First head-to-head comparison of agentic AI applied to the analysis of simulated data of the Einstein Telescope
First head-to-head comparison of agentic AI applied to the analysis of simulated data of the Einstein Telescope
Gianluca Inguglia
AbstractWe report a comparison of two state-of-the-art agentic AI systems, Claude Code (Anthropic) and Codex (OpenAI), tasked with autonomously executing a simple end-to-end gravitational wave data analysis pipeline on a shared computing infrastructure without human intervention. The pipeline comprises power spectral density estimation from raw Einstein Telescope simulated noise, geometric template bank generation, matched filter recovery of 100 binary black hole signal injections, automated results generation, and large language model-assisted production of a manuscript formatted in the style of Physical Review D. Both agents received identical written specifications and identical compute resources.
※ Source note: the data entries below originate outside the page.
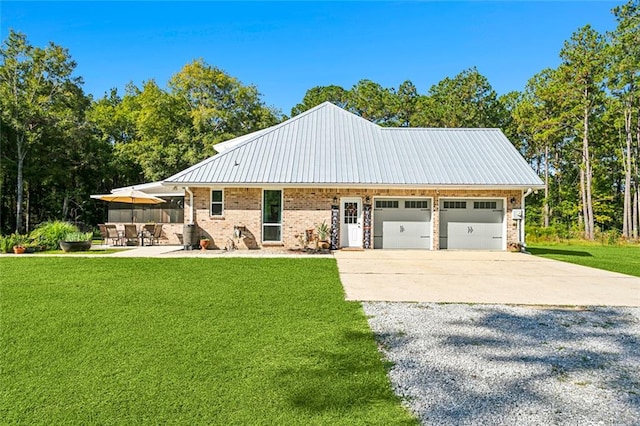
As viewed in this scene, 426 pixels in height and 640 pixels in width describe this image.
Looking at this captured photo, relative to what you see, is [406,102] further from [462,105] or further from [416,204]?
[416,204]

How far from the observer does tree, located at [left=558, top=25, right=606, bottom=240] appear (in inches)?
1062

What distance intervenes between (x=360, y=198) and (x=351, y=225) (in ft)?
3.67

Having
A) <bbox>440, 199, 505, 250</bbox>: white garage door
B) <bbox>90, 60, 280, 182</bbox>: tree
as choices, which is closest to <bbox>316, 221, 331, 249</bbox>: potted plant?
<bbox>440, 199, 505, 250</bbox>: white garage door

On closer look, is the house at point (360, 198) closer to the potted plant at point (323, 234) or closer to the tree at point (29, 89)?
the potted plant at point (323, 234)

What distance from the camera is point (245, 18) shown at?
1210 cm

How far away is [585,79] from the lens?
91.1 ft

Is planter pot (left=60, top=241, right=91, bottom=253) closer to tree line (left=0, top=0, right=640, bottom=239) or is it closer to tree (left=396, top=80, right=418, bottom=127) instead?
tree line (left=0, top=0, right=640, bottom=239)

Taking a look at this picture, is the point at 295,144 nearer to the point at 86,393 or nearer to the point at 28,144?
the point at 86,393

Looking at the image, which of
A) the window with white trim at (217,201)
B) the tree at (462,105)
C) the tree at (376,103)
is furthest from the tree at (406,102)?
the window with white trim at (217,201)

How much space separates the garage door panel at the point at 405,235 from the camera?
15750 mm

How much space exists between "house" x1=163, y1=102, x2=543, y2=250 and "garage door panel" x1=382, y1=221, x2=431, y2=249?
0.04 metres

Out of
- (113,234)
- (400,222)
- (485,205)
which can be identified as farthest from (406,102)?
(113,234)

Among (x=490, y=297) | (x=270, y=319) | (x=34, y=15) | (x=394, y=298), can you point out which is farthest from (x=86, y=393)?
(x=34, y=15)

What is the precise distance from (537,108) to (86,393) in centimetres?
3575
The experiment was run twice: a first run with unrealistically loud injections, and a second run with signals rescaled to a physically motivated SNR range. The scientific results converged in both runs. However, the agents exhibited substantially different behaviors and computational costs: Claude Code completed the pipeline in ~3.4 minutes with silent deviations from the specification, while Codex required ~16 minutes across explicit self-correcting restarts, including an unsolicited performance optimization of the matched filter inner loop. The autonomously generated manuscripts also diverged in length, details, and quality. In the second run, a subtle difference in the interpretation of the SNR range instruction led to a genuine scientific divergence: Claude Code silently reinterpreted the instructions, while Codex followed the specification literally. We discuss the implications of these behavioral differences, such as speed versus auditability, silent versus transparent error handling, instruction interpretation, and the criticality of intermediate data representations in multi-model pipelines, for the deployment of agentic AI in scientific computing workflows.